WVU notebook: Goaltending non-call had lingering effect
SYRACUSE, N.Y. - It's hard to look at the single play that many West Virginia fans - not to mention coaches and players - will point to in a loss to No. 3 Syracuse Saturday afternoon and say that it was the reason for the loss.
After all, had the Mountaineers gotten the goaltending call they thought they should have - and that replays appeared to verify as such - it would only have tied the score. The Orange still would have had eight seconds and/or an overtime in which to attempt to continue its mastery of WVU.
Still, it was huge for more than just the two points it cost West Virginia in a 63-61 defeat. Bob Huggins pointed to how difficult it was - when the Mountaineers managed to get a second chance - to put it behind them.
Thus the rather labored effort to win the game on Kevin Jones' last-ditch 3-point attempt, which was supposed to be a penetration move by Jabarie Hinds with a kickout to Jones.
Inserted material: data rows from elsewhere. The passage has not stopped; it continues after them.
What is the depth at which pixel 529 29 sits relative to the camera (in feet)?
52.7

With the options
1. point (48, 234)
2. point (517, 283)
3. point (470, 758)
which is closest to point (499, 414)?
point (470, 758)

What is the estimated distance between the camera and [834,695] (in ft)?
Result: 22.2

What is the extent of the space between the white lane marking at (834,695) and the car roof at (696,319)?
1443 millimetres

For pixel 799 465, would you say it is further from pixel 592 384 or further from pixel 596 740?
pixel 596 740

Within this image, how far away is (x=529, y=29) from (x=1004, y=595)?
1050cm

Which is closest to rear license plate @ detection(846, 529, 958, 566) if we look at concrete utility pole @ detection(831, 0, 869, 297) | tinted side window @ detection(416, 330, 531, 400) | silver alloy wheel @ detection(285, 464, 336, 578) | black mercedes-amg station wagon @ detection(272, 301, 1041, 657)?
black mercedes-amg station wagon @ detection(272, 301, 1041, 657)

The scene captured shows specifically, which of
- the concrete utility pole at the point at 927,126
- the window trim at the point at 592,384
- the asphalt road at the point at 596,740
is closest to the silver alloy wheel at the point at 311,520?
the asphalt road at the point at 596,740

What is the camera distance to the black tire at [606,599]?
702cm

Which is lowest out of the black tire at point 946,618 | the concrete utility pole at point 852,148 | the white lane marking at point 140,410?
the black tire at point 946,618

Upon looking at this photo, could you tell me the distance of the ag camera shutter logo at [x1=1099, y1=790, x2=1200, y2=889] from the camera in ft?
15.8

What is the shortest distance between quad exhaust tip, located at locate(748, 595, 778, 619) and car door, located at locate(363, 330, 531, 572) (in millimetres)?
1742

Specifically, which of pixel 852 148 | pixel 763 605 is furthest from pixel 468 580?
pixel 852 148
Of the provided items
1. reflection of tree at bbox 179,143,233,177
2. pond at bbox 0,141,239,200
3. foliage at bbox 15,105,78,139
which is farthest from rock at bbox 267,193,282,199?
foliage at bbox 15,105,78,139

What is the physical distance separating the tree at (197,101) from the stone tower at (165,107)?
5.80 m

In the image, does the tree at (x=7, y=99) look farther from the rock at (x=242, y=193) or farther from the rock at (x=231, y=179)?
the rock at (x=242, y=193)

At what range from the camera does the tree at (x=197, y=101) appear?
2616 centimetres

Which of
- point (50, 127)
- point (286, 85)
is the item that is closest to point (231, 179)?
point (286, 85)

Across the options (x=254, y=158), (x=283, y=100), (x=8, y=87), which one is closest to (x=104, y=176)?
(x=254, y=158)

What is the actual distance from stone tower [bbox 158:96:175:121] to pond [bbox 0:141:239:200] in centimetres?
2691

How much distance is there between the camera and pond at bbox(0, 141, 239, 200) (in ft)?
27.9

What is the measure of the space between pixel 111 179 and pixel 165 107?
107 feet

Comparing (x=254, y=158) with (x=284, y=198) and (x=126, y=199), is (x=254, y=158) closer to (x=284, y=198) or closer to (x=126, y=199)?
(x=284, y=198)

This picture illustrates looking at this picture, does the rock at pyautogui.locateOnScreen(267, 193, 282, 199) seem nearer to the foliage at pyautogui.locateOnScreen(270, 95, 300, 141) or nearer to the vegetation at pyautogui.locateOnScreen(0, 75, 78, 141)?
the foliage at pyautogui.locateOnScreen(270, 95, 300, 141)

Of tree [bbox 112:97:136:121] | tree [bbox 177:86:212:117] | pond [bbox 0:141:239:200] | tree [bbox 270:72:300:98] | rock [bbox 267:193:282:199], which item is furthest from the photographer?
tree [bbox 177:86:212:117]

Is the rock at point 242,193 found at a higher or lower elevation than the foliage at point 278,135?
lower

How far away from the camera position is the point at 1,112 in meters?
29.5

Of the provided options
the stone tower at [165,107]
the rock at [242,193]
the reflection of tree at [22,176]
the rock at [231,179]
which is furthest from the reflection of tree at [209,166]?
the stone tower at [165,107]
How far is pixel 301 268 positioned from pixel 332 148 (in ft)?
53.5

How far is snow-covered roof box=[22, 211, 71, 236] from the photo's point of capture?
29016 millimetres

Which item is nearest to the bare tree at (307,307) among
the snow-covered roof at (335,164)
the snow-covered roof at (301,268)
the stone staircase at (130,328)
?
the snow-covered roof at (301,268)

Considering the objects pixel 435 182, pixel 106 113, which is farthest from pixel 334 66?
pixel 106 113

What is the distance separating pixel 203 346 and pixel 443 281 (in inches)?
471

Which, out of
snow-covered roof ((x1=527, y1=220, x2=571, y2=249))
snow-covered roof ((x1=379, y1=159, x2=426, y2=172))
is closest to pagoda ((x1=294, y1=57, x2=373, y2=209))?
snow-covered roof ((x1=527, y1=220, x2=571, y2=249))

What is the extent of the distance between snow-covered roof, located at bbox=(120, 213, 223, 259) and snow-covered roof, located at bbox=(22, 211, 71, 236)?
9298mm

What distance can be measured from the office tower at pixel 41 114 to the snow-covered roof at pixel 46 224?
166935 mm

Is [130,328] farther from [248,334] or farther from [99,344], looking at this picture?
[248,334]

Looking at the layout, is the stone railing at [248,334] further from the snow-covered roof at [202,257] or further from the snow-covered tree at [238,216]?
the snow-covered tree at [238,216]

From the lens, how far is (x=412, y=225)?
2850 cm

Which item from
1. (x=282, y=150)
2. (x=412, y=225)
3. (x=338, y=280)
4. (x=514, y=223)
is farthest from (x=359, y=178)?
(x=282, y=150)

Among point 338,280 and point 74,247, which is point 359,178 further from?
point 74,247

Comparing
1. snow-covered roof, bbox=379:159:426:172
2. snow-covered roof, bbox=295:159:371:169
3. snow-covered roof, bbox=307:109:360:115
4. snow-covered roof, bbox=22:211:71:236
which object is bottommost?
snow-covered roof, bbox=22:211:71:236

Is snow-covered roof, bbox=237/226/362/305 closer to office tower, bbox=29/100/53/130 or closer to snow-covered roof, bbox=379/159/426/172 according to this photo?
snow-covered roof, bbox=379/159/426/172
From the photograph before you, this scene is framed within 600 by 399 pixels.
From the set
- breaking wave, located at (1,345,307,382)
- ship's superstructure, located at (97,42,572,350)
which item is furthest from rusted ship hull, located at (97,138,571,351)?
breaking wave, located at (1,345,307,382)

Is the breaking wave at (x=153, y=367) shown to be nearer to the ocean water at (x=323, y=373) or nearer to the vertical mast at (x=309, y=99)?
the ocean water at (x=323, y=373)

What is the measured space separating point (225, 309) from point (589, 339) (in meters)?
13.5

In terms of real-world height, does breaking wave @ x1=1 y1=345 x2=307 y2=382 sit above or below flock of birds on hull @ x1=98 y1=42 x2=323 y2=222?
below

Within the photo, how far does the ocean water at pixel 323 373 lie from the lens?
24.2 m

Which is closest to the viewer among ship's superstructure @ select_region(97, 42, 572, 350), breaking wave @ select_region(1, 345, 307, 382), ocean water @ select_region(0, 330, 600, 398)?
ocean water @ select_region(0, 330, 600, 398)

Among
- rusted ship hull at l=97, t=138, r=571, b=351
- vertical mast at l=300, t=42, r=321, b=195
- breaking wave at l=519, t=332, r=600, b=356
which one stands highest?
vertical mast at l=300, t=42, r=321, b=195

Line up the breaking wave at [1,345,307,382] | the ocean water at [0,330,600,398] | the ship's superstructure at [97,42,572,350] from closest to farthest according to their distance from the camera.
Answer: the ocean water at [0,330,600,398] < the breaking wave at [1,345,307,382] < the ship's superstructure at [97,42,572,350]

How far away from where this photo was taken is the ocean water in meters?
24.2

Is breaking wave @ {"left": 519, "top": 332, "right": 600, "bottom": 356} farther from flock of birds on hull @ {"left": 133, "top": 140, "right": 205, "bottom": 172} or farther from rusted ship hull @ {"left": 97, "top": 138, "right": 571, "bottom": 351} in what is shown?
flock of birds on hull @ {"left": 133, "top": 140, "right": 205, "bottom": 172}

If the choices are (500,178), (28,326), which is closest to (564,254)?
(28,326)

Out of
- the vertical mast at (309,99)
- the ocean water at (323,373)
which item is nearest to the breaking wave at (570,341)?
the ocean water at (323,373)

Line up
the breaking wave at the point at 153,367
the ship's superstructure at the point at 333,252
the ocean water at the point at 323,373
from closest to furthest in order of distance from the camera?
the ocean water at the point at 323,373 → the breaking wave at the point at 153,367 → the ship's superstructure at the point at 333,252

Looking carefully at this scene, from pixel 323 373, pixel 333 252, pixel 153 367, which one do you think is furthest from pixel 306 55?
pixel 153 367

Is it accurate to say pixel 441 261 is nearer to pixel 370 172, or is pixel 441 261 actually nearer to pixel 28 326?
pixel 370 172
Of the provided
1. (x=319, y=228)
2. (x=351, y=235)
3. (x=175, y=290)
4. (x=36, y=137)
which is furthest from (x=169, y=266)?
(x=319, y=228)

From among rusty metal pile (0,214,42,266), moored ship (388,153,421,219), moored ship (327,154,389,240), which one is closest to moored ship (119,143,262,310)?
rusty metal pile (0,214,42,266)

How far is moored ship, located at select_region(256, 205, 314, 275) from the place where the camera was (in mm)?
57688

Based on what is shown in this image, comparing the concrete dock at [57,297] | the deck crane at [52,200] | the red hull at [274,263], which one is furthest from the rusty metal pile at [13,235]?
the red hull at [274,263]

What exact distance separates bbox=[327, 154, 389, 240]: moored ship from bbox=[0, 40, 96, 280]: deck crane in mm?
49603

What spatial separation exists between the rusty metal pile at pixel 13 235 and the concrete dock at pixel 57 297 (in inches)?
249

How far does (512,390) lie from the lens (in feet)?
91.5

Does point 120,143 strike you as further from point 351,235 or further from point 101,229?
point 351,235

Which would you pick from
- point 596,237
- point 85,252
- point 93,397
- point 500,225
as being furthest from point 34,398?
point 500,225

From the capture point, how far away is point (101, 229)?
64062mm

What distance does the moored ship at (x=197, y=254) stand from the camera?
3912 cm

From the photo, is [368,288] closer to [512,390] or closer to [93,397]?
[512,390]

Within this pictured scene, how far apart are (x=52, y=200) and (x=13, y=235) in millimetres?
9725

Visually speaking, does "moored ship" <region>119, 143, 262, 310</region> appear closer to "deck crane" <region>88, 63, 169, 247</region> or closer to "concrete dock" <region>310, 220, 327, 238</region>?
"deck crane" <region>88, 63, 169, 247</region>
"We got enough [penetration] to get K.J. the ball, but obviously not enough to get him a good shot,'' Huggins said. "It's hard to get them back refocused after that happened.''
"That'' was the goaltending call, or lack thereof.
Trailing 63-61 with 26.2 seconds to play, West Virginia ran its offense without much success and had to settle for a long 3-point attempt by Truck Bryant with about 10 seconds to play. It hit nothing but Deniz Kilicli's hands under the basket.
But Kilicli was in perfect position and put the ball back up for what looked like the tying layup. But Syracuse's Baye Keita slapped the ball away.
It appeared that Keita should have been called for goaltending, and replays seemed to bear that out. Even Keita seemed to think it was.
"I'm just supposed to try to block those shots,'' he said. "Luckily I got it and the ref missed it. I don't know if that's a goaltending or a block.''
When Huggins was asked about the play afterward, he turned the question back at his inquisitor.
"You saw it. What did you think?'' Huggins asked. "I just saw it. I just went in [to the locker room] and watched it. I mean, it's ... there's not any doubt.
"Did I think it was [goaltending]? No. I know it was. I just saw the replay.''
Huggins' players were a bit more diplomatic.
"I don't know what to say about it. It was a good shot,'' Jones said. "That's all I can say.''
"At the end of the day they didn't call goaltending, so it's out of our hands,'' Bryant said.
But just as significant perhaps to Huggins was the effect that the play had on his players, who on the floor were looking around wondering when the call was going to be made. It never was.
To try to get those same players to forget the play and focus on winning the game with a play with 6.2 seconds to go was difficult, at best.
"It's hard, you know?'' Huggins said. "You've got 30 seconds [during a timeout] and you're trying to get them refocused and they're all thinking about other things. So yeah, it was hard.''
West Virginia pretty much executed its game plan on both ends of the floor. The idea on offense was to control the tempo, protect the ball and pound it inside. On defense it was to use that offensive patience and ball security and not allow Syracuse to run and get easy baskets.
Two things threw a wrench in that, though. Syracuse did manage to get out in transition more than West Virginia would have liked, the result of 17 WVU turnovers.
And when the ball went inside, the Mountaineers couldn't get it in the basket. Kilicli was 2-for-10, none of the shots from more than a few feet. And when he was fouled he made just one of his five free-throw attempts.
"We came in with the idea that we wanted to throw it close and for the most part we did,'' Huggins said. "But Deniz didn't finish the way he normally finishes. He's usually a better finisher than that around the goal.''
Of the 17 turnovers, most were early - 10 in the first half and five in the opening minutes of the second. The only turnovers down the stretch were a couple of shot-clock violations, but Huggins said he could live with those, presumably because WVU was still controlling the tempo and the opponent can't get out in transition when a whistle stops play for a shot-clock violation.
"Those turnovers don't hurt you,'' Huggins said.
But the early turnovers and the problems around the basket - Jones also missed three inside shots - did prevent West Virginia from extending a lead that was as many as six points in the first half.
"We had our chances. We missed a lot of close shots,'' Jones said. "We could have extended our little a little bit if we'd made some shots.''
BRIEFLY: Freshman Gary Browne had another outstanding game with 11 points, five rebounds, three assists and just one turnover. He also kept possessions alive with scrappy rebounds, and all three of his field goals were at or near the end of shot clocks. ... Syracuse coach Jim Boeheim won his 878th game. That's one away from tying Dean Smith for third on the all-time Division I list. ... West Virginia has no time to think about the loss. The Mountaineers host Pitt at the Coliseum in a Big Monday game on ESPN. After losing seven straight to start Big East play, the Panthers have won two straight after beating Georgetown Saturday.